Physically, she remained swinging on the swing.
Only her laughter had stopped.
Her sudden silence brought her father around to the front of her.
He knelt before her and called her name.
Fable held out her hand to the red-haired woman with earth-colored eyes looking back at her.
She smiled at Fable and reached for her.
They shared blood. Magnolia.
Her father called her name, and touched her face.
His heartbeat drew her back.
No! Wait!
Magnolia, where are you? Tell me.
Fable let the sound of her father’s voice pull her back.
The sound of children laughing and calling their friends filled her ears and replaced her sister’s rhythmic breathing in her ears.

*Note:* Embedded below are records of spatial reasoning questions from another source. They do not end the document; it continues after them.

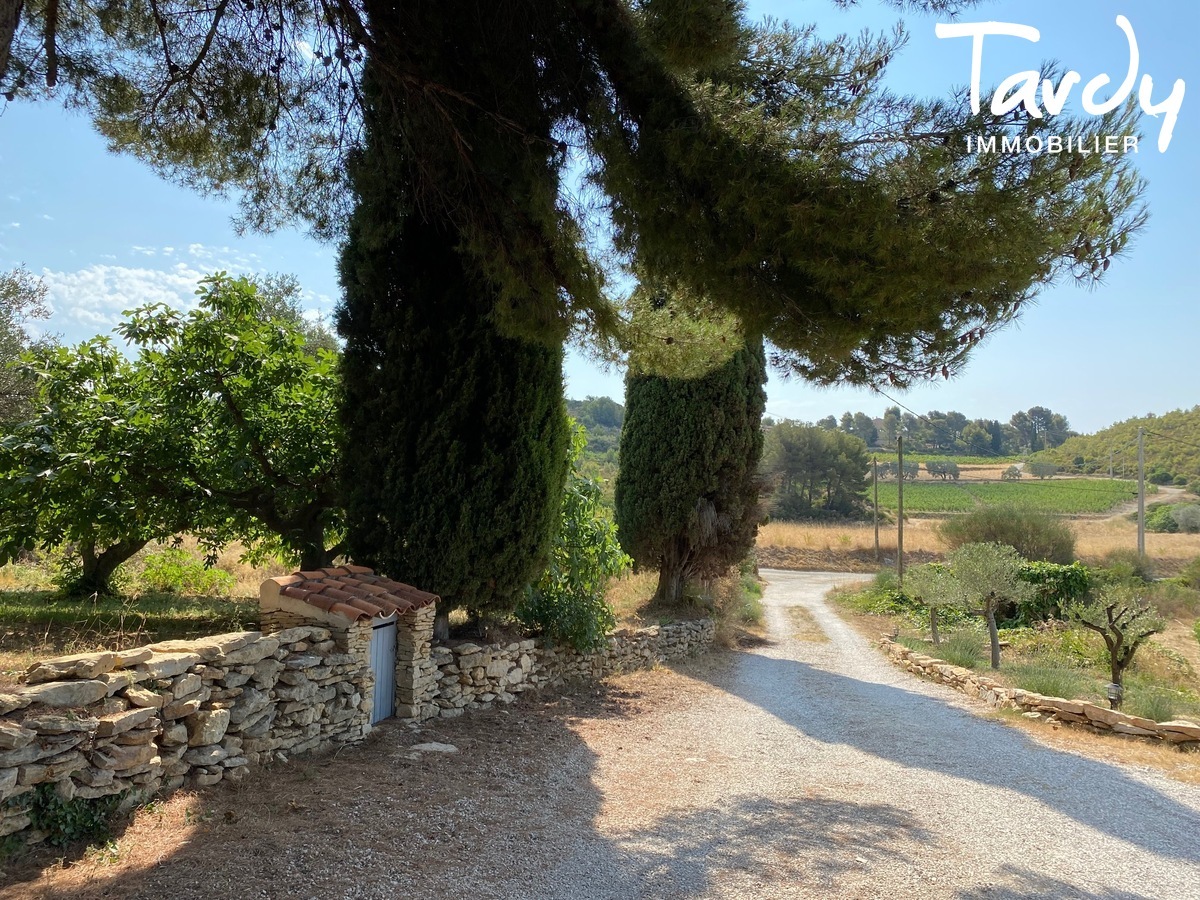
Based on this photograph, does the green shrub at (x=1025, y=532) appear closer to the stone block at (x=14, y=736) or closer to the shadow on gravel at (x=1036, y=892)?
the shadow on gravel at (x=1036, y=892)

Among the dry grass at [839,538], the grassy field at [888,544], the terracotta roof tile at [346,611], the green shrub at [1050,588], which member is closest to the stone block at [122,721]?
the terracotta roof tile at [346,611]

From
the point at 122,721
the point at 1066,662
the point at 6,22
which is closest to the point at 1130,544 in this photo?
the point at 1066,662

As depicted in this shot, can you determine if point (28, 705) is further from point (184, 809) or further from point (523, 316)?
point (523, 316)

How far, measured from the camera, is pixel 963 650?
13047 mm

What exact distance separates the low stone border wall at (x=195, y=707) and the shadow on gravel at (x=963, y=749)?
176 inches

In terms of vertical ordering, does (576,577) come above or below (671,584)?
above

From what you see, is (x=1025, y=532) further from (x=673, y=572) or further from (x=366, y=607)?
(x=366, y=607)

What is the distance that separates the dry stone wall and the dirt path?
0.24 meters

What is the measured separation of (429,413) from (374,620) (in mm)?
2063

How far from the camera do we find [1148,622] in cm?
1034

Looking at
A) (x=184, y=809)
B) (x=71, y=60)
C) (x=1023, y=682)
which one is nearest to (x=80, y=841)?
(x=184, y=809)

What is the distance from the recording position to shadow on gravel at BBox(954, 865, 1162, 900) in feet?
13.4

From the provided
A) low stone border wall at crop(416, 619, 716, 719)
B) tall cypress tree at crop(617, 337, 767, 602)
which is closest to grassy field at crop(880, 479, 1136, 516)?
tall cypress tree at crop(617, 337, 767, 602)

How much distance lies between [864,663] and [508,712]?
8546 mm
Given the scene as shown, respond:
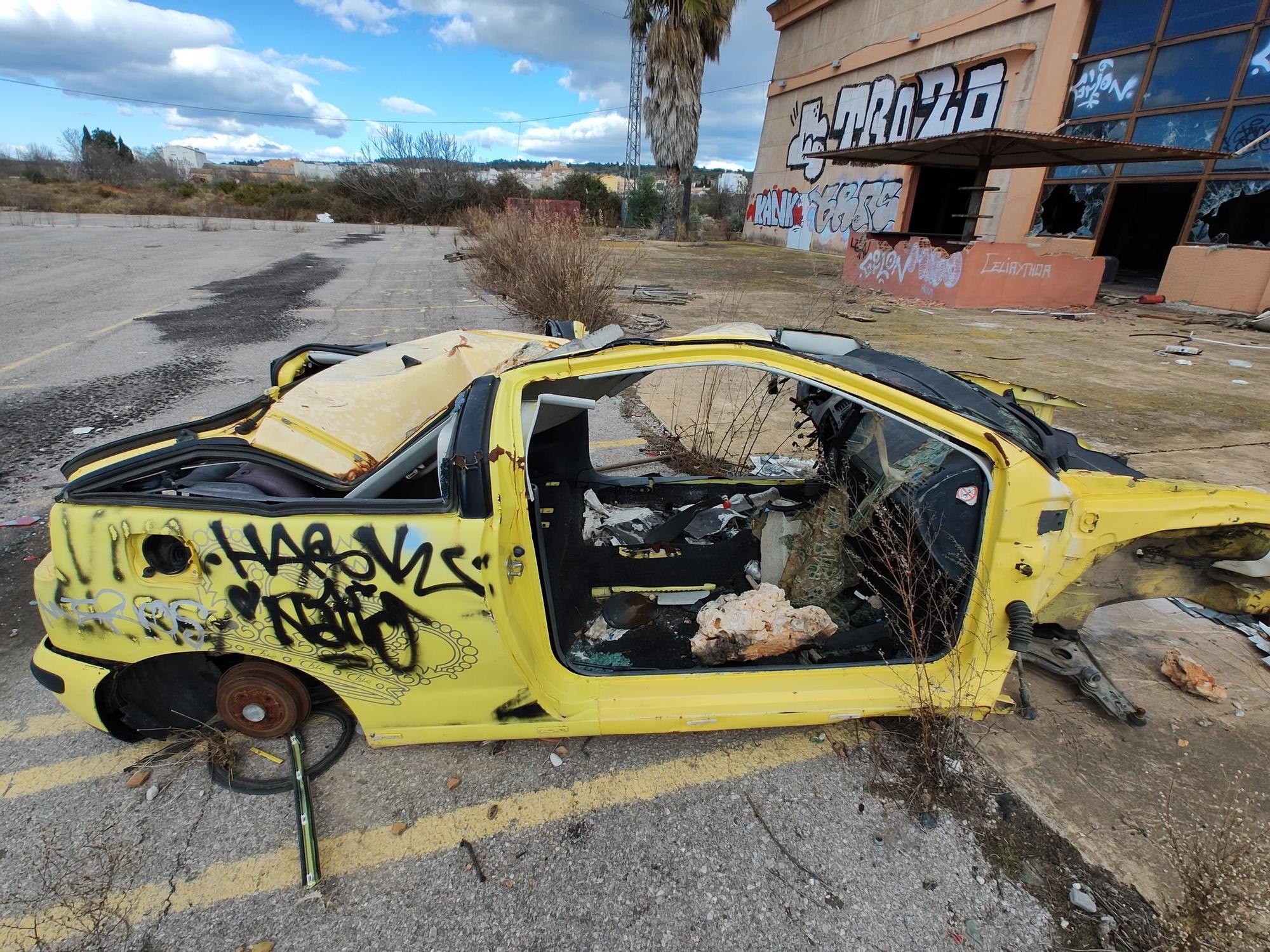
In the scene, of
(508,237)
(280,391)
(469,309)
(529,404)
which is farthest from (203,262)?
(529,404)

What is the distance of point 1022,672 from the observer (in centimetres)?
276

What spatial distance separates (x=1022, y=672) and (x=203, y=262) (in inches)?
779

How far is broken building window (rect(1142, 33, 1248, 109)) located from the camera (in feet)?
38.9

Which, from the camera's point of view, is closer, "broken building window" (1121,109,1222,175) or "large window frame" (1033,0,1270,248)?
"large window frame" (1033,0,1270,248)

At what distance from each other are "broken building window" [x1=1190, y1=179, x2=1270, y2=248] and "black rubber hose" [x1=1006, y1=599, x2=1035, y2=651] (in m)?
15.0

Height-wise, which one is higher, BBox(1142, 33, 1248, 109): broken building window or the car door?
BBox(1142, 33, 1248, 109): broken building window

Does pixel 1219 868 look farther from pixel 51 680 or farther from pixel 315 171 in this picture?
pixel 315 171

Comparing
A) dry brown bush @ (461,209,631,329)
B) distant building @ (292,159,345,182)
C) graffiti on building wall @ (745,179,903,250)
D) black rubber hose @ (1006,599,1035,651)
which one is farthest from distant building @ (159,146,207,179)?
black rubber hose @ (1006,599,1035,651)

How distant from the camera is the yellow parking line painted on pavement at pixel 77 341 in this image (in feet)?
22.7

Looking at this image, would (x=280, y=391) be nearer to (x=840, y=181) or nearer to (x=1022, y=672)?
(x=1022, y=672)

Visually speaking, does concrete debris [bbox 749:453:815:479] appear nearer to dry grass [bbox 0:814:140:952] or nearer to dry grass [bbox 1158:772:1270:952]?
dry grass [bbox 1158:772:1270:952]

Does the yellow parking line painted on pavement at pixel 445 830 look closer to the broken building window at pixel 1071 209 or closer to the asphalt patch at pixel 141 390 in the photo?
the asphalt patch at pixel 141 390

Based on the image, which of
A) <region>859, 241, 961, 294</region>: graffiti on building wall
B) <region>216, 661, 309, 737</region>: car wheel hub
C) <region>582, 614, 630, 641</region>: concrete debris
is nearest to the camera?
<region>216, 661, 309, 737</region>: car wheel hub

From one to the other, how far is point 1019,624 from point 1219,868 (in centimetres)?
82
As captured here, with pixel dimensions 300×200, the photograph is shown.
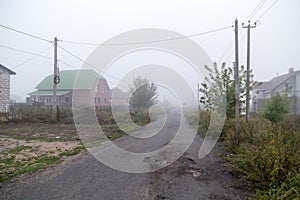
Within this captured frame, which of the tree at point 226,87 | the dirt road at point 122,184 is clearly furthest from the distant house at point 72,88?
the dirt road at point 122,184

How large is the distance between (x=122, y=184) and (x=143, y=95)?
20.8 meters

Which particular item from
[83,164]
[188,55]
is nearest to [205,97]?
[188,55]

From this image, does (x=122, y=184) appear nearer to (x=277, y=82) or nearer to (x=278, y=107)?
Answer: (x=278, y=107)

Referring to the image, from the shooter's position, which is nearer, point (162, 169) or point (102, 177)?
point (102, 177)

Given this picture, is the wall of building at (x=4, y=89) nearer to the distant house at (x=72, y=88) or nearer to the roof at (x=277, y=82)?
the distant house at (x=72, y=88)

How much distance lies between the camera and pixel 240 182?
4.12 metres

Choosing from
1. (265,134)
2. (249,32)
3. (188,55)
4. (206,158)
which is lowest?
(206,158)

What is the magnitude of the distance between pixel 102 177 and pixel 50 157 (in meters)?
2.57

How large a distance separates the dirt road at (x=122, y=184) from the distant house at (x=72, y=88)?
29417mm

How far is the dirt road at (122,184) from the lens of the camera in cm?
347

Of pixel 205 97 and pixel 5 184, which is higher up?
pixel 205 97

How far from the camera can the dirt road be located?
3.47 metres

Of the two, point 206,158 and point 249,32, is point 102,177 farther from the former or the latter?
point 249,32

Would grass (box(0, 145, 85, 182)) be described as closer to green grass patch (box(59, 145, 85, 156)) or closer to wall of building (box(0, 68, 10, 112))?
green grass patch (box(59, 145, 85, 156))
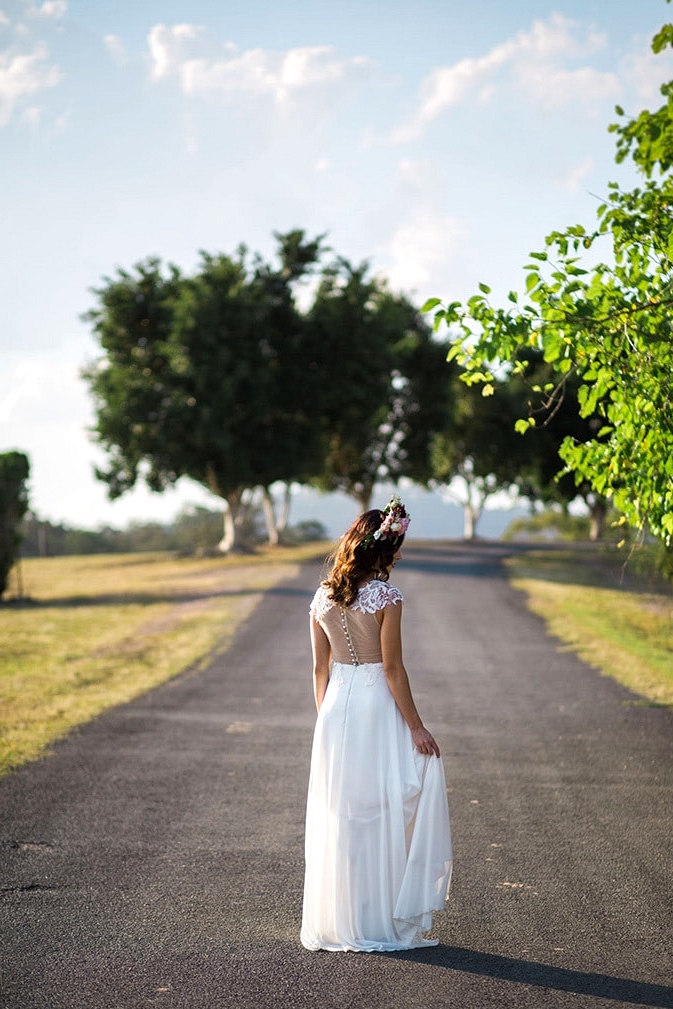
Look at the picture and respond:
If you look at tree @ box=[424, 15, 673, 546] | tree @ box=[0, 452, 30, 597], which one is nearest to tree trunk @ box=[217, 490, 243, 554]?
tree @ box=[0, 452, 30, 597]

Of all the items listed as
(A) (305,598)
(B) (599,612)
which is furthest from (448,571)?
(B) (599,612)

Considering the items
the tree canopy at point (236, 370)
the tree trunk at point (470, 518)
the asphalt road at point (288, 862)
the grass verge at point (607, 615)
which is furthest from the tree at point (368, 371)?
the asphalt road at point (288, 862)

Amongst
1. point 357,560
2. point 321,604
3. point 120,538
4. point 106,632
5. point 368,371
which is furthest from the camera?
point 120,538

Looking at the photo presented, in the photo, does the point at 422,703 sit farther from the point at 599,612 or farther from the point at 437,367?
the point at 437,367

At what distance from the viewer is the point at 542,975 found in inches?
192

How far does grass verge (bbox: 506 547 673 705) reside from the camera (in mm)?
14961

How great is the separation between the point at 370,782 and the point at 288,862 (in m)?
1.51

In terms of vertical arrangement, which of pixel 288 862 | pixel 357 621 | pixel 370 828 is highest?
pixel 357 621

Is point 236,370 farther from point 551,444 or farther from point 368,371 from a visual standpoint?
point 551,444

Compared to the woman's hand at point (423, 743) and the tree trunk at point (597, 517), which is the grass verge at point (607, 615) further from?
the tree trunk at point (597, 517)

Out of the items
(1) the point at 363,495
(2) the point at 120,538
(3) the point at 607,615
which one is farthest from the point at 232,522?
(2) the point at 120,538

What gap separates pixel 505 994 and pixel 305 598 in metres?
20.8

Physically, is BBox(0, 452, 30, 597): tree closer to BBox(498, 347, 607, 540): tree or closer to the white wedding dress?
the white wedding dress

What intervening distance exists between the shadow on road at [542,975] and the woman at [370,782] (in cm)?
18
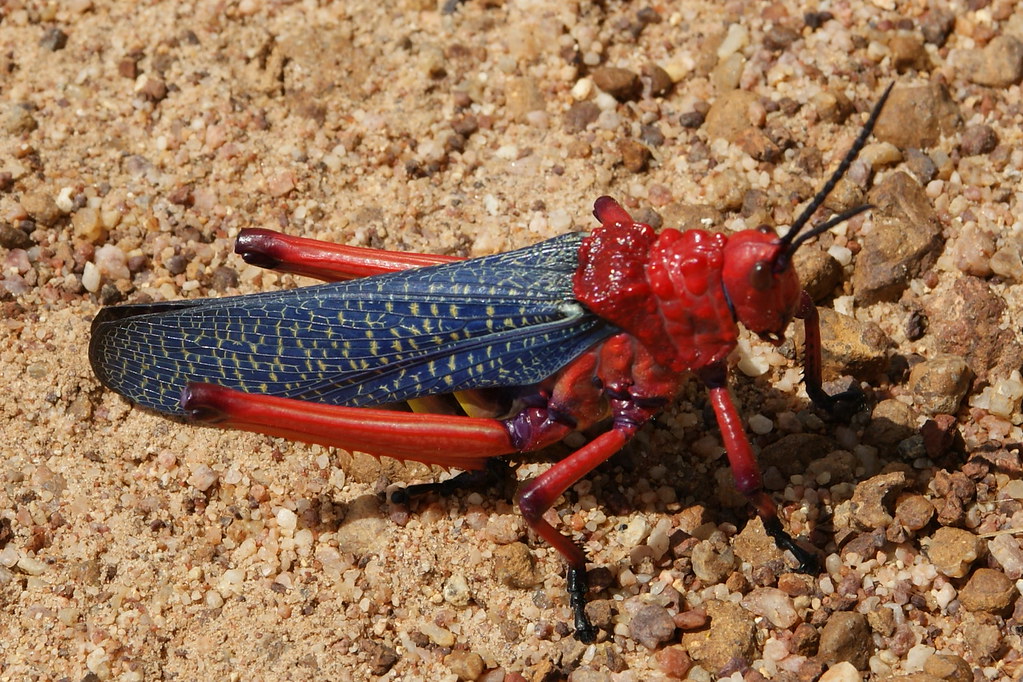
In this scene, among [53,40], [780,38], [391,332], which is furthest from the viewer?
[53,40]

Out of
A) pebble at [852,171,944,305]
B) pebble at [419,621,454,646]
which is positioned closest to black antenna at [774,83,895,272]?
pebble at [852,171,944,305]

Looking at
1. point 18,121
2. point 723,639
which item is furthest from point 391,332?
point 18,121

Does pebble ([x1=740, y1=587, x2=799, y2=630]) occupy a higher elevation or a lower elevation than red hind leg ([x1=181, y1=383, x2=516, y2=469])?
lower

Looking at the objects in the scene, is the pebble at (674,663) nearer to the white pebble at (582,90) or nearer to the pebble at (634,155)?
the pebble at (634,155)

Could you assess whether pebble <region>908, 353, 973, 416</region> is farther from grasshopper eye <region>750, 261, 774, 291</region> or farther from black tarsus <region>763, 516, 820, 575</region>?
grasshopper eye <region>750, 261, 774, 291</region>

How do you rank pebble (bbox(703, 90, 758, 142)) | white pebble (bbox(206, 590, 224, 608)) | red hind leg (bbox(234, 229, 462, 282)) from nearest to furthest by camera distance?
white pebble (bbox(206, 590, 224, 608))
red hind leg (bbox(234, 229, 462, 282))
pebble (bbox(703, 90, 758, 142))

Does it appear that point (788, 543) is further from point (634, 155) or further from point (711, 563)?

What happened? Was this one of her abilities? Spirit telepathy? Could she ‘find’ others or did she know when her sister was because they were twins?
“Dad.”
Before he let her speak, he made certain she felt herself again.
“What happened, daughter?”
“I don’t know but I saw Magnolia.
I know where she is.”
“Tell me,”
her father said.
“She’s in the year–”
She began to disappear.
No! Not yet
Child you cannot tell him where to find her.
Fable felt Lizzie’s voice more than heard it.
“1424,”
Fable said as quickly as she could.
She hadn’t been raised with rules, and she didn’t care about them either.
She would give her father back his daughter.
“Graven Fortress.”
Her father reached out for her, but before another instant passed, he was gone.